Arrow-right Camera
The Spokesman-Review Newspaper
Spokane, Washington  Est. May 19, 1883

Fire destroys storage, processing facility

The Spokesman-Review

An agricultural complex at Troy, Idaho, 12 miles east of Moscow, was destroyed Saturday by a fire that began with an explosion shortly before 3 a.m.

The George F. Brocke & Sons processing and storage plant was expected to smolder for several days.

“They’ve pretty well lost everything,” said Dareld Hazeltine, a warehouseman for the Primeland cooperative grain elevator next to the Brocke elevator and processing plant.

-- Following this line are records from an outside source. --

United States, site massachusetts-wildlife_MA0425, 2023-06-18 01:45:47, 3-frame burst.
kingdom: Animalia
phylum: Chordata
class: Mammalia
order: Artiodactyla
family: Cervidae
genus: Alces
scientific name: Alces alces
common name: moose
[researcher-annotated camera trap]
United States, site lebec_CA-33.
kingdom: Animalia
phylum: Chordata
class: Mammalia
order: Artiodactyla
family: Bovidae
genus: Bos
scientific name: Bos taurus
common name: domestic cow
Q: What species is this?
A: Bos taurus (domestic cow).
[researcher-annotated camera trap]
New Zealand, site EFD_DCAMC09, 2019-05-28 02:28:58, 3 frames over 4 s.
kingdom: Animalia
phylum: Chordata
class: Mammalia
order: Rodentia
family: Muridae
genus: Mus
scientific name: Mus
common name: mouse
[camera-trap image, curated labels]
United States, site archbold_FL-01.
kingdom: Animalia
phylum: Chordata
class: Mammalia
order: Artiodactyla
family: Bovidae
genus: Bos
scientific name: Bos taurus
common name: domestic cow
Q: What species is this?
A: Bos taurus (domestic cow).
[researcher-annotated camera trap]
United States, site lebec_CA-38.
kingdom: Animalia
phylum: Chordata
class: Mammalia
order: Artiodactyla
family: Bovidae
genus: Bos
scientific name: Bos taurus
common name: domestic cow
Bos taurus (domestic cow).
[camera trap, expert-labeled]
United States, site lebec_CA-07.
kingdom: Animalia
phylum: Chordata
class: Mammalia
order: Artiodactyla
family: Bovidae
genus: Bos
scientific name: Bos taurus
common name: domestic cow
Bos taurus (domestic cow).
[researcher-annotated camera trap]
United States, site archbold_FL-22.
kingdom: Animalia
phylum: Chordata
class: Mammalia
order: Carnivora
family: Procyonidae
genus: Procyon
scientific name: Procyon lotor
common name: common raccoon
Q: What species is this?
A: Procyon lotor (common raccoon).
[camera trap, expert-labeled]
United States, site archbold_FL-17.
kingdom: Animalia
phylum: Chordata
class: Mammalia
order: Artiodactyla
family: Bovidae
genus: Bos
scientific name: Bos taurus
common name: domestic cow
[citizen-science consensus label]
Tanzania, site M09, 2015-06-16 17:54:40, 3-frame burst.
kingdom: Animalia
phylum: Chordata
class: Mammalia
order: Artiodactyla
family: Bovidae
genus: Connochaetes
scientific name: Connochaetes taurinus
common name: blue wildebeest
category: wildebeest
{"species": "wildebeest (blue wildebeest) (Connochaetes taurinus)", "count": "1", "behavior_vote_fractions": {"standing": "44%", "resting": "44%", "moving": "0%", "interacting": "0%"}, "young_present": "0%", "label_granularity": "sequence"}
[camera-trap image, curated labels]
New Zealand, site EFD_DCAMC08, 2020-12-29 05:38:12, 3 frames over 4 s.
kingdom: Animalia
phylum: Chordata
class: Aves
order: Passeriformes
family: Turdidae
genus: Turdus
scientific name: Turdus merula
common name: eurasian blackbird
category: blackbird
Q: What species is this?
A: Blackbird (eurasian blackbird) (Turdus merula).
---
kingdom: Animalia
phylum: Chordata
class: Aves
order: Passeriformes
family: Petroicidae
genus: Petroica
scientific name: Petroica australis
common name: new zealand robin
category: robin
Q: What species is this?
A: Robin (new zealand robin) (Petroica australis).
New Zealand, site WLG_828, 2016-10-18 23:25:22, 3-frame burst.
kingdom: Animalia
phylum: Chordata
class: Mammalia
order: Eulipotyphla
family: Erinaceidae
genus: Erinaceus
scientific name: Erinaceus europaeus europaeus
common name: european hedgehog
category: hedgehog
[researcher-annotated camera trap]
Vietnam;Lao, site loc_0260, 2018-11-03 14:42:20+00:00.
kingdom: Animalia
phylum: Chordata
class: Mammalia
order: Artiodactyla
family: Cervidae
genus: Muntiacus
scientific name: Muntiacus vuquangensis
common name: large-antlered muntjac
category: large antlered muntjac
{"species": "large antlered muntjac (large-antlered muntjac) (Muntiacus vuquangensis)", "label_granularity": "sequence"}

He said Brocke’s processing plant and the company’s approximately 100-foot-tall main tower, where the fire started, had burned to the ground by midday, and two shorter, attached storage towers were still burning. The fire burned downward from the top of the structure, according to the Latah County Sheriff’s Office.

No Brocke & Sons spokesman could be reached for comment, but Hazeltine said the Brocke elevator “had a lot of product in it.”

While Primeland focuses on grains, Brocke handles legumes such as peas, lentils and garbanzo beans, according to Hazeltine.

He said firefighters from various agencies kept the blaze from spreading to Primeland’s mostly empty elevator.

“We’re OK at this time,” he said. “If the wind shifts, we could have problems. … It could smolder for quite a while, probably the better part of next week.”

The sheriff’s office said the cause of the fire remained under investigation Saturday.

– John Craig

Post Falls

Man shares remorse with I-90 traffic

Motorists could only guess Saturday about what may have prompted some errant husband and his child to plaster emotional pleas on an Interstate 90 overpass at Post Falls.

A pair of unsigned cloth banners hinted at a domestic strife so emotional that Post Falls police declined to release the messages.

However, a passer-by said one banner appeared to tell an unidentified woman that her husband was “very, very sorry.”

The other banner said, “Mommy, daddy did something really stupid,” according to the passer-by.

Post Falls Police Officer Troy Moss said he and another officer removed the banners for fear they would blow off and cause a wreck.

Moss said police decided not to release the texts because “it’s a pretty emotional issue, and we just don’t want to add to that.”

There was no word on whether the regretful man tried flowers first.